The result is Negative Signs of Progress, a trilogy of plays which were first broadcast on BBC Radio 4 during February. The impressive cast included, Tony Gardner (Fresh Meat, The Thick of It), Khalid Abdalla (The Kite Runner, United 93) and Mido Hamada (Homeland, 24).
The tone of each play is very different with the second, entitled There, using comedy to scrutinise our assumptions about the revolutions.
“I was very caught up in the excitement as the extraordinary wave of protests spread across the Middle East,” said Professor Rebellato. “But as I watched the secular, non-violent, social media-driven revolution we were being shown, I started to wonder whether the west is trapped either in demonising the Arab world or just projecting idealized images of itself.”

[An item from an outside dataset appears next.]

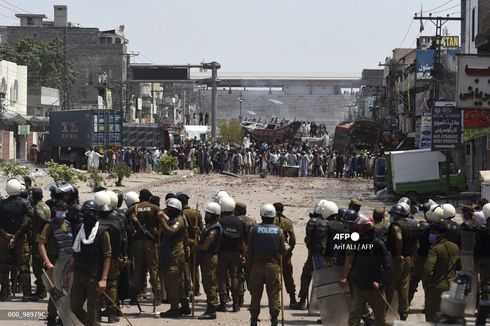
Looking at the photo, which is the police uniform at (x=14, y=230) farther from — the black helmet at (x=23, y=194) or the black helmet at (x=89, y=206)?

In There, the action is set in Europe where two inexperienced NGO workers are forced at short notice to prepare for a hostage negotiation, with their attempts at role-play revealing all of their naivety, clichéd attitudes and vanity.
Professor Rebellato said: “I was conscious when writing There that it’s probably on the edge of public taste to write a comedy about hostage negotiation, but laughter is an important dramatic tool which has the power to challenge our own limits and assumptions.”
The three plays, which are set in the developed and developing worlds against the background of the Arab Spring, draw on Professor Rebellato’s academic research on globalisation at Royal Holloway.
The first play, Here, is a psychological thriller set in Britain, where a husband is visited by a police officer who asks him about his wife. Over the course of the interview, the man calls into question everything he thought he knew about the woman he loves.
Somewhere is the last in the trilogy. Set in the Arab world, a frightened western hostage finds herself an unwilling guest in a beautiful library. The play asks how far the west and the east can understand each other, and explores how easily the quest for democracy can become brutal.